2. De klacht is behandeld ter openbare zitting van de Raad van Discipline in het rechtsgebied van het gerechthof te Arnhem van 23 mei 2011. Bij de behandeling van het verzet heeft de raad zitting gehouden in de volgende samenstelling: mr. A.E. Zweers, voorzitter, en mrs. A.D.G. Bakker, E.J. Verster, C.J. Lunenberg-Demenint en P.J.M. van Wersch, leden van de raad, en is bijgestaan door mr. P.J.G. van den Boom als griffier.
Klaagster zelf is niet verschenen ter zitting. Haar partner, de heer R, die door klaagster gemachtigd is voor haar op te treden, is verschenen.
Mr.[ ], bijgestaan door mr. X, advocaat te G, is eveneens verschenen.

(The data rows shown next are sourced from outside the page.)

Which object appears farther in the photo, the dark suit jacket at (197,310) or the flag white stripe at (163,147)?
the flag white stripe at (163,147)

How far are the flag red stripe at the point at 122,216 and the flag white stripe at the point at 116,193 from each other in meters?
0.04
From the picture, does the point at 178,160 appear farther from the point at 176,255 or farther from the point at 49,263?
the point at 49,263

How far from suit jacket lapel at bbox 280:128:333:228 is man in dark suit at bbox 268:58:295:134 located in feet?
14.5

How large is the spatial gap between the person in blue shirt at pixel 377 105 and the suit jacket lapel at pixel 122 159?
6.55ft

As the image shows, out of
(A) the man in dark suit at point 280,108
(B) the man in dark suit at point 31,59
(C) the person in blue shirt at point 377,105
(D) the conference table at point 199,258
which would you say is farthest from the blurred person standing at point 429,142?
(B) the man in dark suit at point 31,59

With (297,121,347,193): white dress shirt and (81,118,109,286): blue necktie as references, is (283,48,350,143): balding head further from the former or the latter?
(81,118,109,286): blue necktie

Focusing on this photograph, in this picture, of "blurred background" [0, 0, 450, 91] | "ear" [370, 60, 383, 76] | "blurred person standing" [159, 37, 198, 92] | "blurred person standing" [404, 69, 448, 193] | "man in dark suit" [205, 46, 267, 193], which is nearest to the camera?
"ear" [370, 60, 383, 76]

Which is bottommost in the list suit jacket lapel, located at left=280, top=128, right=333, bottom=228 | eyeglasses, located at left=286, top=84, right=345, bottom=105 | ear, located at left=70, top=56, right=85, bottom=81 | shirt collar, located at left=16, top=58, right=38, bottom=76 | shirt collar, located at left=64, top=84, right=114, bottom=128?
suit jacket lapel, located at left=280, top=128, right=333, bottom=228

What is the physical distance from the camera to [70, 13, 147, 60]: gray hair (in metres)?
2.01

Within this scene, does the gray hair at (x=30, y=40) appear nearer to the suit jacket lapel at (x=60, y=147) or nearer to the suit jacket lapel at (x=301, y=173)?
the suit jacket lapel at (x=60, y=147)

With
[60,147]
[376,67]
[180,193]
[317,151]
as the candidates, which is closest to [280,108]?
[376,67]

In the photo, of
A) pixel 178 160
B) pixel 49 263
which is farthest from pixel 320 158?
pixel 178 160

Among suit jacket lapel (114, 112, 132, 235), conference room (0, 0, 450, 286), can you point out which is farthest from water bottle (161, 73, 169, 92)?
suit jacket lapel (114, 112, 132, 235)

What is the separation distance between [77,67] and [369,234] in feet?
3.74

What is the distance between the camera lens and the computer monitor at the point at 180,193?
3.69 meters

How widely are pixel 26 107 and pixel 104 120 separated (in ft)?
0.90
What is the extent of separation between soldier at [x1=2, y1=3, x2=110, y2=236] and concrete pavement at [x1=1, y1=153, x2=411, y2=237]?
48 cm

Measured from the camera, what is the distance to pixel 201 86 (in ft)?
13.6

3. Het verzetschrift is niet ontvangen binnen de termijn zoals bedoeld in artikel 46h lid 1 Advocatenwet. Klaagster heeft als reden voor het niet tijdig indienen van het verzetschrift aangevoerd dat zij is verhuisd in de periode van ontvangst van de voorzittersbeslissing als gevolg waarvan verzoekster niet in staat zou zijn geweest het verzetschrift op te stellen.
De verhuizing van klaagster is geen omstandigheid op grond waarvan van de verzettermijn ex artikel 46 h lid 1 Advocatenwet zou kunnen of in dit geval zou moeten worden afgeweken.
De beslissing van de raad luidt als volgt:
Klaagster is niet-ontvankelijk in haar verzet.
Aldus beslist door de raad in de hiervoor vermelde samenstelling en uitgesproken in het openbaar op 6 juni 2011.
Voorzitter Griffier
Ingevolge het bepaalde in artikel 46h lid 4 Advocatenwet staat tegen deze beslissing geen rechtsmiddel open.